Can surveys of students, teachers, parents, and principals produce better schools?
That’s the premise at Cambridge-based Panorama Education, which launched last year and already helps about 5,000 schools field surveys and analyze the results. The startup pulled in $4 million in funding last fall — some of it from Facebook CEO Mark Zuckerberg and actor Ashton Kutcher — and is now up to eight full-time employees.
Panorama also just started its first pilot project with the Massachusetts Department of Elementary and Secondary Education that will survey 17,000 students and teachers between now and the end of this school year. The department’s eventual goal is a statewide roll-out of the new survey in 2014-2015, which would be a much bigger win for Panorama.
“We’ve spent time building up a bank of questions, learning about the best ways to ask questions about certain topics,” says CEO Aaron Feuer. “People are very interested in student engagement, and the student-teacher relationship.” The Massachusetts survey asks students about how challenged they feel, emotional support, and how clearly things are explained in classes, he says. Teachers’ opinions are being sought on topics like the whether they feel there’s a vision for the school, and the amount of coaching and leadership they get from principals.

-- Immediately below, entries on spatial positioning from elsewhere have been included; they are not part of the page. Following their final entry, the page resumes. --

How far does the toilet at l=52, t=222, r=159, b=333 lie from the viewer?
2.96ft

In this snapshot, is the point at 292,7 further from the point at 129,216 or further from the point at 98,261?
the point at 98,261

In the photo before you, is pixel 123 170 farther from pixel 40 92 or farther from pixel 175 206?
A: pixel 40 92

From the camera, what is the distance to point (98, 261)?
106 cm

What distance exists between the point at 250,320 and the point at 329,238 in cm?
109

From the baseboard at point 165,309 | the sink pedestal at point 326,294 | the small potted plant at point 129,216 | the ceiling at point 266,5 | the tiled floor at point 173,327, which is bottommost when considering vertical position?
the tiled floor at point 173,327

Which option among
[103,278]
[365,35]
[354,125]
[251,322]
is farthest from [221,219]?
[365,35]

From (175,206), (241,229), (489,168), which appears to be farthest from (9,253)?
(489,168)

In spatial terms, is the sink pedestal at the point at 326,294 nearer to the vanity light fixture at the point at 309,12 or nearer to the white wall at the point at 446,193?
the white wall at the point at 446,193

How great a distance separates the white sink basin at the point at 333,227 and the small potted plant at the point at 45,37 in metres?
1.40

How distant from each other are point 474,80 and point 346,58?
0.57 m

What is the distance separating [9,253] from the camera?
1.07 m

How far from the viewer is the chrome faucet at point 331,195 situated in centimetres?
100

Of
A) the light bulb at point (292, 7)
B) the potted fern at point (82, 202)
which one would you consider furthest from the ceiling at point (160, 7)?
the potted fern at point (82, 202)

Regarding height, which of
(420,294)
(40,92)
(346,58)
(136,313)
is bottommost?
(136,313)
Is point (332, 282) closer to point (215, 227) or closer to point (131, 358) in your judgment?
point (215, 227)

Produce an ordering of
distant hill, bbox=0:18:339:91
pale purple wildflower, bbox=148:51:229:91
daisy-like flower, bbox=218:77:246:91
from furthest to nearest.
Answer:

Feuer says that since the holidays, Panorama has been launching its product in a new school district just about every day. Pricing varies based on the size of the district. In addition to gathering opinions from students, teachers, and administrators, he says there’s strong interest in surveying parents, too. “Schools want to understand how to get parents involved,” Feuer says. “They want to know if you were involved last year, and if not, why not?”
The company participated in the Y Combinator accelerator program last summer, shortly after the founders graduated from Yale University. Feuer says Panorama is expanding its team, hiring data scientists, engineers, and client services representatives. The company’s other customers include the Connecticut State Department of Education, Tulsa Public Schools in Oklahoma, and the Los Angeles Unified School District.